PRODUCING THE FRUIT OF THE KINGDOM



In Matthew 21 after an amazing chapter of teaching, Jesus ends the discussion with these starting words to the religious elite:
The Kingdom of God will be taken from you and given to a people producing the fruit of it. (verse 43)
It seems Jesus is pretty interested in the Fruit of the Kingdom.

As we will see in our study of Matthew 21...
The fruit of the Kingdom is the fine texture of a life in Christ, which lies between the lines, the substructure that pulls all the details together and from which every other part of our life reacts.    
The Fruit of the Kingdom displayed in the followers of Christ is the single most powerful force in obtaining the restoration of God’s creation and for good in our world today.

A life that produces the fruit of the Kingdom lies in stark contrast to the people we find in Matthew 21: Those in the temple dealing in the external requirements of worship; the son in the parable who had the right answers but the wrong kind of life; the unrepentant tenants and the unscrupulous guest.

As we move into 2013, we want to ask ourselves, what is it that is really important to God? 
What is our life to look like? What kind of content might the life have where the fruit of the Kingdom is being produced in us?
Where it is the substructure of our life pulling all the various details and events together and causing it all to reflect a life blessed by living in the Kingdom?

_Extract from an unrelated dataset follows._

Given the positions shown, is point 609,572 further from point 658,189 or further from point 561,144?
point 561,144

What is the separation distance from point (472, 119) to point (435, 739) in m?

Paul grasped it and tells us in Colossians 3:17…
Whatever you do in word or deed do all in the name of the Lord Jesus.
In someone’s name is to act for their purposes with their resources.

Have you ever had a Power of Attorney? A Power of Attorney authorizes the one granted the power to act on behalf of and from the resources of the one granting the power. This is what it means to act in the name of Jesus.
In a nutshell, that is the Fruit of the Kingdom.
One who has a life that reflects the power of acting on behalf of and from the resources of the King Himself.

This lies in stark contrast to where we put the emphasis.
If you’ve been around awhile you know that being a good Christian is associated with a lot of strange habits, rules, boxes and dogma.
It usually means getting things under human control (and others under your human control in all kinds of despicable ways). Like how you dress, external adornments, the phrasing of your words and the right answers. Mostly it means acting like the son in the parable in this chapter who said the right words but didn’t have the life to back it up. Sound familiar?

When we begin to see God for who He is and Jesus as the One who will teach us His ways, our lives will produce, without a conscious attempt, the Fruit of the Kingdom. It is a beautiful thing to see happen in the lives of His disciples who are brave enough to move beyond the external forms of a religion that is intent on the right answers without living on behalf of and from the resources of Jesus Himself. That's power. That is the Fruit of the Kingdom.